The frisbee bounced on the hard mud and did a twirl before settling down. Wasim lumbered on.
“Oy, Waz! You’re out! Got you. You’ve got to take it . . . Waz! Sir?”
But Wasim wasn’t interested. In the gloom he saw Dionne streaking out from the last of the trees and heading like a bullet for the base. Then he saw a larger figure, Dom, and a purple flash in the gloom. The frisbee soared even faster than Dionne, and then it swerved upwards and slammed into his ear. He slowed for a second – it must have really hurt – but Dionne didn’t show it. He streaked into the circle on the ground and picked up a disk and held it up like it was the World Cup.
“Doesn’t count, Dom got you. The frisbee got you. You’re a cheat, Dionne, so are you, Waz. . .”
“Err, no. Actually, well done, Dionne.” It was Mr Bird. His voice quiet but firmer than when they mucked him about in class. He was talking to Dom. “I thought it had to hit his arm. Not his head!”
There was silence while the children waited for it to be sorted out.

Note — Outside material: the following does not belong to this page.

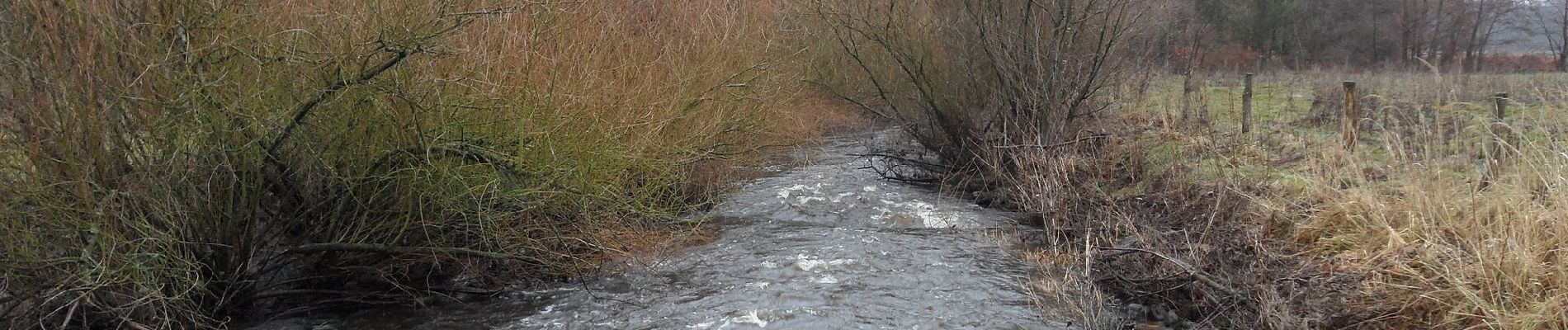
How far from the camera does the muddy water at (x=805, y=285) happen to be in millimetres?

Then Dom spoke through a fixed grin.
“Did it miss his arm? Oh, then well done, mate. Your team gets a home run.”
Cheers and boos, and Dionne finally rubbed his ear, but Wasim wasn’t listening. He was still moving, he just had to curl up again. That was all he was bothered about.
Curl up, and it stopped hurting.
He lurched through the confusion of the attack and defence teams swapping over and carried on up to the main building.
Afterwards he remembered taking off his outside shoes and thinking that climbing up onto his bunk would be the last thing that he would ever do. And then he was in his curled-up position again, looking at the window and listening to the distant shouts and screams of people having fun.